Cronje will often place large disclaimers urging people to treat them with caution and not just go in because he built it. Little can be done to prevent this, given the permissionless nature of these products. Nevertheless, Cronje was sometimes criticized for not deploying contracts on testnets, where no real money could be lost. His “I test in prod” adage also turns some people away, as it seems to imply a careless attitude toward security.
Cronje explained that he does in fact test software in multiple stages. “[The statement] exists to deter people from just using systems without investigation. It does not mean that I don’t test,” he wrote.
Before a contract makes it to the mainnet, it goes through a rigorous process of unit, interaction and composite testing. These make sure that each part of the contract is working as intended, down to individual functions.
However, a key part of that process is testing in production to achieve the most realistic conditions.
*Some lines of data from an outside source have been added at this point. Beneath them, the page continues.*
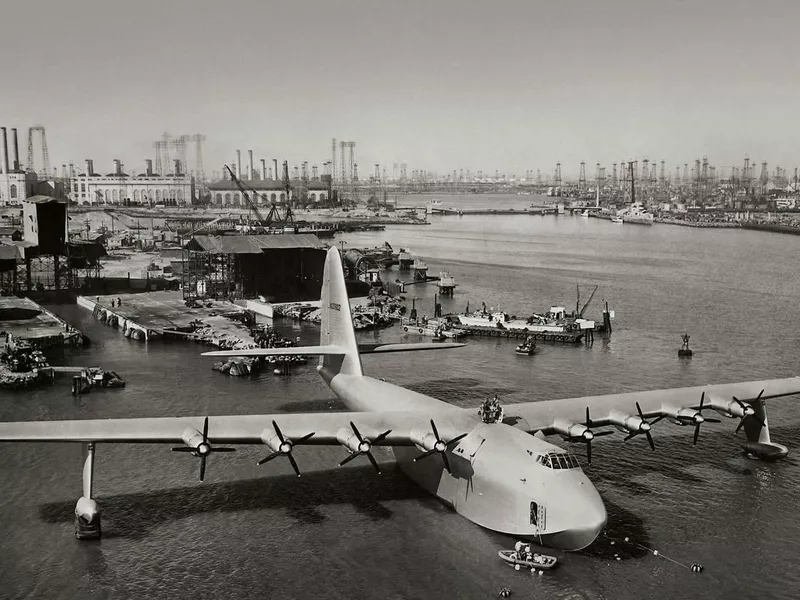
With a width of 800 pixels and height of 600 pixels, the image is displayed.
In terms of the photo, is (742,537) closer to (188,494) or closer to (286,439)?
(286,439)

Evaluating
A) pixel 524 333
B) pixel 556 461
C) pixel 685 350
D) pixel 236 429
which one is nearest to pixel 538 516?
pixel 556 461

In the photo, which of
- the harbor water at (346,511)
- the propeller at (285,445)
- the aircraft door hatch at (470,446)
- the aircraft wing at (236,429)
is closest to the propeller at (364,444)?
the aircraft wing at (236,429)

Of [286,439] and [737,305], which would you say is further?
[737,305]

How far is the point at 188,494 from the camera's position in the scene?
142ft

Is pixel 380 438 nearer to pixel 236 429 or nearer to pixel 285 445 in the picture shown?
pixel 285 445

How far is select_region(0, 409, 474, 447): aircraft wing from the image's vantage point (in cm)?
3606

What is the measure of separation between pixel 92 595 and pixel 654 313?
94977 mm

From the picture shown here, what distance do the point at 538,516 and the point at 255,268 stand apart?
299 ft

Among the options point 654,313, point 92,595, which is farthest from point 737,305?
point 92,595

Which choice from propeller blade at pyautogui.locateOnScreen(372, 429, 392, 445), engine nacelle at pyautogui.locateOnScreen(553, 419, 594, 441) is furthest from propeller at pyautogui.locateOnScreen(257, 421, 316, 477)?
engine nacelle at pyautogui.locateOnScreen(553, 419, 594, 441)

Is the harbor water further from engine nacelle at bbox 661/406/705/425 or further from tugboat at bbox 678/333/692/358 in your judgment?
tugboat at bbox 678/333/692/358

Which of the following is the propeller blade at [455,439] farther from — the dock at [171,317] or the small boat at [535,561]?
the dock at [171,317]

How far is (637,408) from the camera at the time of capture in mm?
41875

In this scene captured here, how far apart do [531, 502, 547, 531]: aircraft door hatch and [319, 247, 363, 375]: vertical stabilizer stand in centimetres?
1933
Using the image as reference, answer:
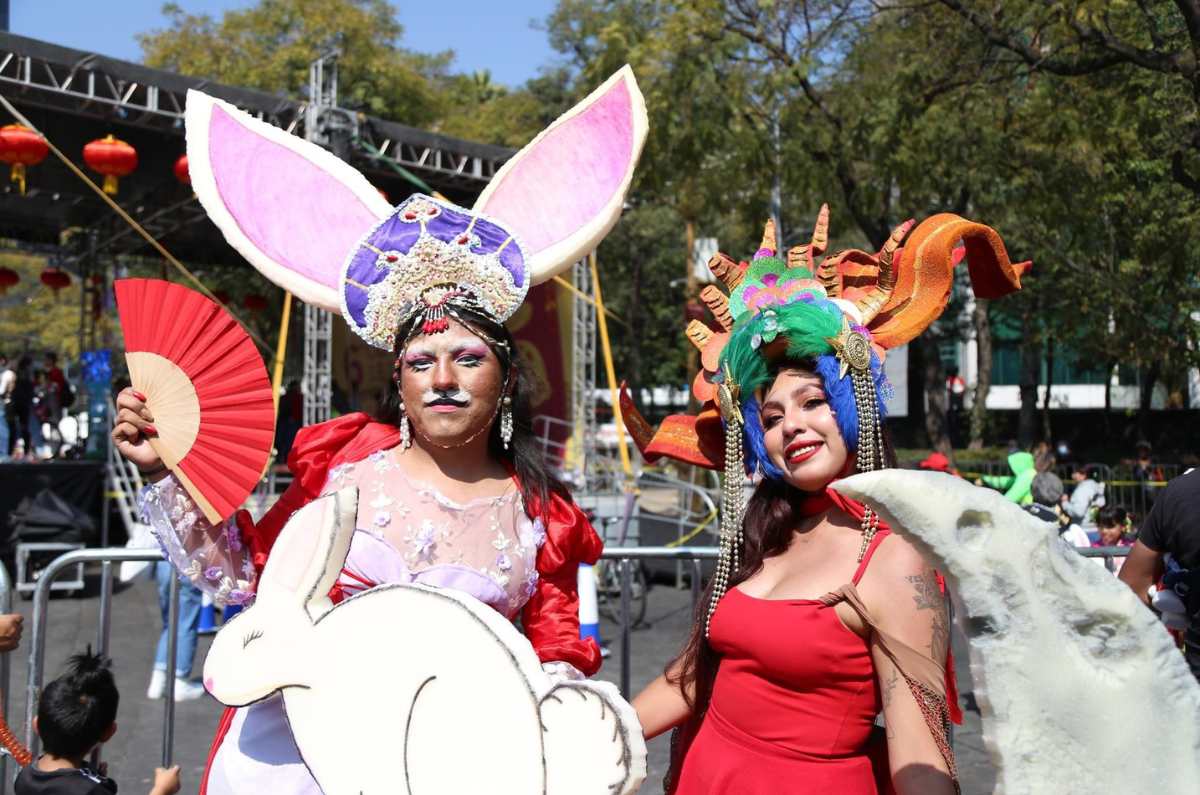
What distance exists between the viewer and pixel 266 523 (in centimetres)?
246

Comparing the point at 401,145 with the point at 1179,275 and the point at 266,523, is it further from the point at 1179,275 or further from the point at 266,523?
the point at 266,523

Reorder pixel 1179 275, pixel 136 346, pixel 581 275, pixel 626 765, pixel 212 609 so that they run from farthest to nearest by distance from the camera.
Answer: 1. pixel 581 275
2. pixel 1179 275
3. pixel 212 609
4. pixel 136 346
5. pixel 626 765

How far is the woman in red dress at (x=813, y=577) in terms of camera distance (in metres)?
1.85

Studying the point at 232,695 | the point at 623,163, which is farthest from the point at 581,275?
the point at 232,695

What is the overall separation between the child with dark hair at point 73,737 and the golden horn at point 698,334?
1.65 m

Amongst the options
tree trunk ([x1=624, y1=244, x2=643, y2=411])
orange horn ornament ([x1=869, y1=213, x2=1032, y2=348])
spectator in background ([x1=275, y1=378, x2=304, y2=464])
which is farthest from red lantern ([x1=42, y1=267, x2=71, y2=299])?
orange horn ornament ([x1=869, y1=213, x2=1032, y2=348])

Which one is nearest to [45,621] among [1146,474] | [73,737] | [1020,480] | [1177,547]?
A: [73,737]

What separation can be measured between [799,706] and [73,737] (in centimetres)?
185

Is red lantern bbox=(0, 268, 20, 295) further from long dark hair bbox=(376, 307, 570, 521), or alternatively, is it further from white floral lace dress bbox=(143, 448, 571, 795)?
white floral lace dress bbox=(143, 448, 571, 795)

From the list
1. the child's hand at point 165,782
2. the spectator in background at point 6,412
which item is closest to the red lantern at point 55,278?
the spectator in background at point 6,412

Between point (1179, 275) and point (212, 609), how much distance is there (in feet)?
29.2

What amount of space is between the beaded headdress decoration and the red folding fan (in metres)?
0.90

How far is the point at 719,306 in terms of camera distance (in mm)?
2311

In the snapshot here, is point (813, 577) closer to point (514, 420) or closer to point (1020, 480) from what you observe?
point (514, 420)
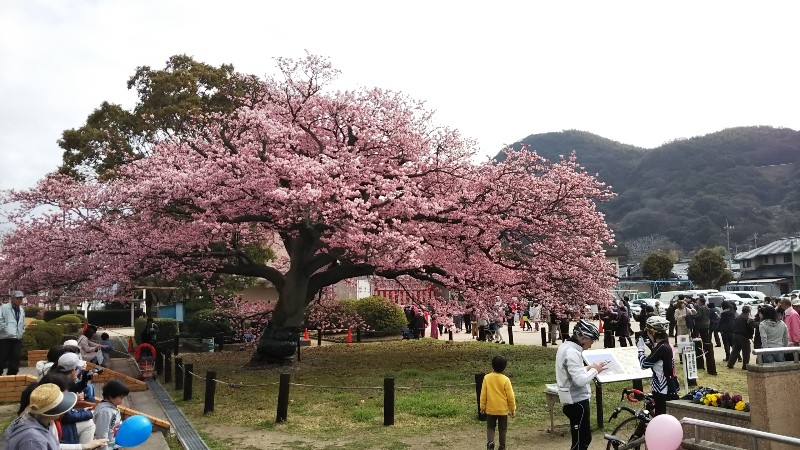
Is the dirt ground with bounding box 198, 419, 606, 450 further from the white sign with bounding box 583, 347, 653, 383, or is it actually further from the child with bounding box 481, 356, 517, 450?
the child with bounding box 481, 356, 517, 450

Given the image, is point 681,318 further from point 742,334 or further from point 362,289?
point 362,289

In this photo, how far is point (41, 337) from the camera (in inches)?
735

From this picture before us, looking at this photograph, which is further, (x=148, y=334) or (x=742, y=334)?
(x=148, y=334)

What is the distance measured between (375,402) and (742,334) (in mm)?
9349

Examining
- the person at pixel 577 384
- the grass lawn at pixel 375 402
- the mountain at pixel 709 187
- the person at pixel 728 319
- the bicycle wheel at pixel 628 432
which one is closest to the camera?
the person at pixel 577 384

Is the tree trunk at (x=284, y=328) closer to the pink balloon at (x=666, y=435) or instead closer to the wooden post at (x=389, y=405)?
the wooden post at (x=389, y=405)

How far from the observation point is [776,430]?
5715 mm

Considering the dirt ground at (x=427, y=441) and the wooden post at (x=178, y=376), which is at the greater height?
the wooden post at (x=178, y=376)

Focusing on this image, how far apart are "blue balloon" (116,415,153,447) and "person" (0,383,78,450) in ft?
3.03

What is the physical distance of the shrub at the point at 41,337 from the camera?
18359 mm

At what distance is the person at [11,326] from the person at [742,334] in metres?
15.6

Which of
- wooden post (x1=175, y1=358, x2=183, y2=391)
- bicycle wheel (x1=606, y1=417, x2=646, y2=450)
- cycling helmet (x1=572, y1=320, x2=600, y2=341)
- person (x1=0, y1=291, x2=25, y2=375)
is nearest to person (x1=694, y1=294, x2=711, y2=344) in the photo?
bicycle wheel (x1=606, y1=417, x2=646, y2=450)

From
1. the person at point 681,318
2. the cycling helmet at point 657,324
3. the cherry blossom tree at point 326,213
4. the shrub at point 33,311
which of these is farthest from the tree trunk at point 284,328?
the shrub at point 33,311

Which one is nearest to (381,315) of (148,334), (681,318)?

He explained that the mainnet provides the best possible tools and conditions, which cannot easily be replicated locally. “I have discovered issues on mainnet I never encountered locally, I have failed to replicate mainnet systems locally, and I have encountered errors locally that I can’t replicate on mainnet,” he explained.
Furthermore, there are many versions of existing products like Yearn Finance that were deployed to the mainnet without being discovered. “There are over 22 ‘yearns’ on ETH mainnet. There are over 5 ‘YFIs’ on ETH mainnet,” he added. In a conversation with Cointelegraph, Cronje said that the reason why his primary projects were never hacked was: “Ironically, because I test in prod.” With this approach, he says he is able to iterate over the real issues that come up, instead of relying on auditors to review pre-production code. “And if people just wait till I actually launch the product, all will be fine,” he added.
One case of people getting burned on Cronje’s smart contracts involved one of these testing playgrounds, which were still at least a few weeks away from public release.
Addressing these issues, Cronje noted, “I don’t build for speculators.” While he said that he could not rationally understand the people who rushed into his test environments, he seems to have conceded that a more pragmatic approach may be needed. “I have more thinking to do on this,” he concluded.
In the meantime, he pledged to not use his well-known deployer address to conduct further tests. Given the number of previous contracts that went undiscovered, this may be enough to prevent further unfortunate occurrences.
The post follows another instance of people losing money over one of his contracts, an unnamed project often referred to by its token ticker, LBI. The contract was deployed on the mainnet on Oct. 13 and immediately triggered a torrent of people putting their money into it, with many calling it “the new YFI.”
The token’s price fell immediately after, with many stories of people losing small fortunes over it. A barrage of criticism against Cronje was levied by many market participants, blaming him for the loss. It’s worth noting that this price decline was not the result of any kind of malfunction, as the contracts themselves were not compromised.